Trovare le parole per descrivere la prova di Ludovic Tézier è impresa difficile, soprattutto quando si è travolti dall’emozione per uno degli “Eri tu” più coinvolgenti e ben cantati ascoltati dal vivo. Nel caso del baritono francese a imporsi è la sintesi tra la bellezza del velluto del timbro, il legato sostenuto e intenso, l’attenzione alla parola, la capacità di delineare un Renato grand seigneur, benché pervaso da sentimenti di odio devastante e totalizzante. Geometrico nella sua pulizia formale e sontuoso nel cantabile “Alla vita che t'arride,”nella scena del terzo atto,nell’esprimere il caleidoscopio di affetti che lacerano Renato, Ludovic Tézier sigla una pagina da ricordare della storia recente del San Carlo: al termine dell’aria, prolungati applausi scroscianti, richieste di bis, una sonora esclamazione di approvazione (“Finalmente Verdi!”) gli impongono di restare immobile con il capo chinato per qualche minuto: approvazione del tutto meritata, al termine dello spettacolo estesa a una prestazione superlativa e coinvolgente.
Giunti ad Anna Netrebko, la star più attesa della serata, il giudizio si scinde e si necessariamente si fa più articolato: se quella di Amelia non rientra tra le parti di elezione naturale per la sua vocalità, sebbene il percorso artistico da anni si è indirizzato sempre più verso le terribili e temibili Lady Macbeth, Turandot, Donna Leonora, Gioconda, Abigaille, si resta stupiti per come l’artista riesca a venire a capo di scritture che non sono oggettivamente sovrapponibili alla pregiata e straordinaria organizzazione vocale della Netrebko.
Non ci sono soltanto la bellezza del suo timbro, il peso vocale, i suoi filati, le mezzevoci a consentirle di affrontare la parte di Amelia senza dare sentore di evidenti cenni di affaticamento: Anna Netrebko sa adattare la sua vocalità, così come si è evoluta e modificata nel corso degli anni, alle esigenze tecniche richieste. Indubbiamente certi suoni, soprattutto nel registro centrale e grave appaiono ispessiti, ma l’effetto resta suggestivo. Il registro acuto non ha quella luminosità che poteva vantare fino a qualche anno fa, ma resta molto ben proiettato. È un’artista che ha osato, che ha lanciato la sua voce oltre le colonne d’Ercole della sua natura, ma che ha vinto, anche questa volta in Amelia, convincendo non poco sin dal primo incontro con il personaggio così complesso anche dal punto di vista interpretativo. In ciò è aiutata da quella innata forza drammatica che la rende anche attrice autorevole, sempre scattante e immedesimata nel personaggio.

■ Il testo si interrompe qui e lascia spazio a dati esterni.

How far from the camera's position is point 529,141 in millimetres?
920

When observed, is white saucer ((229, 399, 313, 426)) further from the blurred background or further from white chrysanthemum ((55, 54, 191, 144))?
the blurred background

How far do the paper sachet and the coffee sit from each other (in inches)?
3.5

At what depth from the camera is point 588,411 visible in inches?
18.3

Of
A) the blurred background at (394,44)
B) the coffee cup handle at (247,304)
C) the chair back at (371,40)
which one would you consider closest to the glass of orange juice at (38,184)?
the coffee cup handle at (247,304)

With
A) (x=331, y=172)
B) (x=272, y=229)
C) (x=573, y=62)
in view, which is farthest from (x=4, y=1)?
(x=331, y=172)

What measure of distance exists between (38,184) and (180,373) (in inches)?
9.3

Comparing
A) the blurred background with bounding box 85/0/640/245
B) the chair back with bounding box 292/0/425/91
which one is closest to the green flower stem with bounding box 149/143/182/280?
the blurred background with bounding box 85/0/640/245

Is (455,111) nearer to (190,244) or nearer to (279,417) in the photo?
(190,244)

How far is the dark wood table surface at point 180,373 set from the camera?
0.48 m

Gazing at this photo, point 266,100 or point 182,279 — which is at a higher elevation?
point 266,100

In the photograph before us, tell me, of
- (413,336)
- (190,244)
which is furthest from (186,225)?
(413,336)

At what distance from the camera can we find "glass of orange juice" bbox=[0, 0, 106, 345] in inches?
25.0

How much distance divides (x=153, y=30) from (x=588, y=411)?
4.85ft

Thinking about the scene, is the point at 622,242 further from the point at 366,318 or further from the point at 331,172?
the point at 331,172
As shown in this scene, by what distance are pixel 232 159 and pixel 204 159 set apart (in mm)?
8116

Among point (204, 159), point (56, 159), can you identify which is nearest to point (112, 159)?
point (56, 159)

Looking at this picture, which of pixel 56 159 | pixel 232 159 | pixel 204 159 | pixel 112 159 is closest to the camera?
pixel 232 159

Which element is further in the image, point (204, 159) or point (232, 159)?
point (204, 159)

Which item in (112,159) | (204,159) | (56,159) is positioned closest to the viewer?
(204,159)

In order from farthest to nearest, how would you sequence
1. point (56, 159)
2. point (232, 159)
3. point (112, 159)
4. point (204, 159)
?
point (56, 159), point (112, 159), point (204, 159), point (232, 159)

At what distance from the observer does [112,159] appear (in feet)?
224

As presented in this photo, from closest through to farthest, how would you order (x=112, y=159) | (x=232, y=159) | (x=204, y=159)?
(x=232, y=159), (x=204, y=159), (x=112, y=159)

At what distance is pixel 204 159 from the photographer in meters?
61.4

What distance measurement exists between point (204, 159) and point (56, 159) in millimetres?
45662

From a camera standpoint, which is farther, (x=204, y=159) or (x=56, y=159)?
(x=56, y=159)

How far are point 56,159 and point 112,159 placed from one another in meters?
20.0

Grazie a un fraseggio vario, di immediata efficacia drammatica scolpisce “Ecco l'orrido campo”,facendovi risuonare tutta la paura e la desolazione che invade. È straziante, per il coinvolgimento che ne ottiene, l’aria “Morrò, ma prima in grazia”: qui la sua cavata dà filo da torcere, per potenza e calore, a quella del violoncello (del bravissimo Alberto Senatore) che l’accompagna. Qui Anna Netrebko fraseggia incisivamente, smussa, sospira, si commuove e piange.
A corredo di questo parterre di star si inserisce l’Ulrica di Elizabeth DeShong, mezzosoprano dai mezzi vocali sontuosi, dal timbro non tanto scuro e profondo come la parte richiede, ma sicuramente di buon peso vocale, artista precisa e di evidente musicalità. L’interprete, poi, delinea un’indovina tenebrosa rifugge da eccessive sottolineature del suo lato demoniaco: la linea di canto, quindi, non punta a gonfiare e a scurire il registro grave. Prova, quella della DeShong, che convince oggi e che convincerà ancor più in futuro a seguito di maggior approfondimento del personaggio.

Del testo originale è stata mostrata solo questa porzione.